I will not discuss the code itself much as required, mainly talk about the idea.

In addition to the trivial requirements of using log to record execution time and valid rows, this project can be divided into three parts:

  1. Read the absolute path of all files in a folder
  2. Read the contents of a CSV file
  3. Write to the CSV file

Performance improvement itself mainly can be done from two ways:


First:Use Apache’s CSVPrinter

If we open the CSV file with any text editor (vscode/sublime/vim), we can see that its’ difference from the .txt file is mainly that it Use , to separate objects as columns, so I used this idea to write to the CSV file at the beginning:

BufferedWriter writer = null;
try {
    Writer = new BufferedWriter(new OutputStreamWriter(
        New FileOutputStream("result.csv"), "utf-8"));
    } catch (IOException ex) {
        ex.printStackTrace();
    }
StringBuilder sb = new StringBuilder();
For (String item : input) {
    Sb.append(item);
    Sb.append(",");
    }
    Sb.append("\n");
    Writer.write(sb.toString());

But as we said, CSV is a very common file format, so there must be a library optimized for this, and CSVPrinter in the apache common CSV library is exactly what we need:

Import org.apache.commons.csv.CSVPrinter;

CSVPrinter writer = null;
try {
    //initialize FileWriter object
    FileWriter fileWriter = new FileWriter(config.ResulF
    CSVFormat csvFileFormat = CSVFormat.DEFAULT.withRecordSeparator("\n");
    Writer = new CSVPrinter(fileWriter, csvFileFormat);
} catch (IOException ex) {
    ex.printStackTrace();
        }

printer.printRecord(input);
validRows += 1;

Second:Change Time Processing Logic

The second optimization part is mainly for the bonus point mentioned in the Assignment. Simply put, there is a string such as prefix2019/01/27suffix which needs to be converted to 2019/01/27 format that conforms to YYYY/MM/DD.

In the beginning, my approach was to split string to get the value of year/month/date and then add leading zero to satisfy conversion such as “1”->”01”, “12”->”12” .So naturally my idea is:

Month = String.format("%02d", Integer.parseInt(month));

This practice also works but it takes too long. Hundreds of files contain a total of 280,000 lines, and approach took nearly 800,000 ms. My optimization method is quite similar to an optimization technique in ACM/ICPC:

Because there is only a maximum of 12 months in a total, and only 31 days in a month, as long as the conversion relationship is listed, we can use HashMap to achieve O(1) time complexity.

playtable.PNG

The increase in efficiency is obvious, and the time has dropped to 4000ms. From 80000 to 4000, the program has increased incredibly 20 times!
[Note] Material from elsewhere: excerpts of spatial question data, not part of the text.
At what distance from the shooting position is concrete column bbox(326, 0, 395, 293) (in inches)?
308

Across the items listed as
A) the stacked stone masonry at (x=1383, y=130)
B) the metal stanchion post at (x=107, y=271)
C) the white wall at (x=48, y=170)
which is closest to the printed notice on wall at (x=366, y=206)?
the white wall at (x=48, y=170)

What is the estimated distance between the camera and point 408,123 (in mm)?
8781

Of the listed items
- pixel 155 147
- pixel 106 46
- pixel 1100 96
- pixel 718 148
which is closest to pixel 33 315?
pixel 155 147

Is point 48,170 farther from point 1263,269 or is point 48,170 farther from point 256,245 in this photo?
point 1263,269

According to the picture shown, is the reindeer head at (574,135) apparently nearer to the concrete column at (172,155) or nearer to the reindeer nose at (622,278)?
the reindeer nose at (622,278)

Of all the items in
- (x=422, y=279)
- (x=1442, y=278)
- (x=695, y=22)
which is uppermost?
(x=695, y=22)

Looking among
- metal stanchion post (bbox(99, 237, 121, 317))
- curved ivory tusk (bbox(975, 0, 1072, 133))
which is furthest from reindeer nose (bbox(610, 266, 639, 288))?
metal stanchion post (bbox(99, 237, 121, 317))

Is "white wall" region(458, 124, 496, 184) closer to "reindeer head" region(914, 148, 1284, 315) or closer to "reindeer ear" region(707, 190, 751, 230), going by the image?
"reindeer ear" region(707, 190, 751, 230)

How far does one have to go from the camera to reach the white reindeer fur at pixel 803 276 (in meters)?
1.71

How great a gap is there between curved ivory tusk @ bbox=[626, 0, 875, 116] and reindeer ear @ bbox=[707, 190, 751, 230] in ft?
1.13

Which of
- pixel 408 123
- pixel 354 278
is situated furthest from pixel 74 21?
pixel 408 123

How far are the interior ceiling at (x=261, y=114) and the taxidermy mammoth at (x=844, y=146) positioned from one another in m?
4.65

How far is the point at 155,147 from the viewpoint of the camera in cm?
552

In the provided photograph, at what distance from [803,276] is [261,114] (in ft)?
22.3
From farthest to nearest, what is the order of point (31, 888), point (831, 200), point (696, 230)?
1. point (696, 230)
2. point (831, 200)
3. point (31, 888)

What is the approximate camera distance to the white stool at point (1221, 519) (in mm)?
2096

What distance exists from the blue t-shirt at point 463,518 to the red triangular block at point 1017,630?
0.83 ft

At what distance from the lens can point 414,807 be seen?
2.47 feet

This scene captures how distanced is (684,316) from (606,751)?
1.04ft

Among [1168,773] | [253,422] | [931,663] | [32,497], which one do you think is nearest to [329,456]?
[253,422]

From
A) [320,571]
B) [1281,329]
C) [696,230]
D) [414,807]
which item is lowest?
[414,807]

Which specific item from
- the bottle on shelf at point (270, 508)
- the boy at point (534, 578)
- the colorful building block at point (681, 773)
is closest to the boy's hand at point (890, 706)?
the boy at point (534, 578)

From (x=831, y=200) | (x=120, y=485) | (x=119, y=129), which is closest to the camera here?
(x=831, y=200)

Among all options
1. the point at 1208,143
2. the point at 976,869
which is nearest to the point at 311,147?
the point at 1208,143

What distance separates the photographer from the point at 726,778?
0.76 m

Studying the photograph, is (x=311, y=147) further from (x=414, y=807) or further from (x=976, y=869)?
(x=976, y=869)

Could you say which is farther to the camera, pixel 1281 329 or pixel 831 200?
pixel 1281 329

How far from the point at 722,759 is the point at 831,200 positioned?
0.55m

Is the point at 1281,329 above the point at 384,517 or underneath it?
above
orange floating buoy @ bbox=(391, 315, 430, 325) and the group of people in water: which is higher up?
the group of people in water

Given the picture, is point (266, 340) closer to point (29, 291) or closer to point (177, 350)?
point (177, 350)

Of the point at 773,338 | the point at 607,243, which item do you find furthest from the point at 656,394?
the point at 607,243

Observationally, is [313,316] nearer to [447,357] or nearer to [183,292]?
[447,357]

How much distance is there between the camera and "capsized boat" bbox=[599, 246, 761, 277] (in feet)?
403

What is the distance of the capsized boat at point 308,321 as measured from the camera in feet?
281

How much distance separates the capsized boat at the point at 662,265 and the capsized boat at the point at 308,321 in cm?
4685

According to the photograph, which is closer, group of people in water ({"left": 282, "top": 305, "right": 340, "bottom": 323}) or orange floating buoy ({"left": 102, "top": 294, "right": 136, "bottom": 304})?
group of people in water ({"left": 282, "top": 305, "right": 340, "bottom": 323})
Last but not the least, there is still one way to solve it .If you search in Google: java format date string to another format, the number one link gives us the light:

SimpleDateFormat format1 = new SimpleDateFormat("yyyy-MM-dd");
SimpleDateFormat format2 = new SimpleDateFormat("dd-MM-yyyy");
Date date = format1.parse("2013-02-21");
System.out.println(format2.format(date));

But the essence of this requirement is to complete the conversion of string->string. The circle of the method above is string->date->date->string. too tedious, isn’t it ?, so this is only a theoretical possibility, I have not adopted it.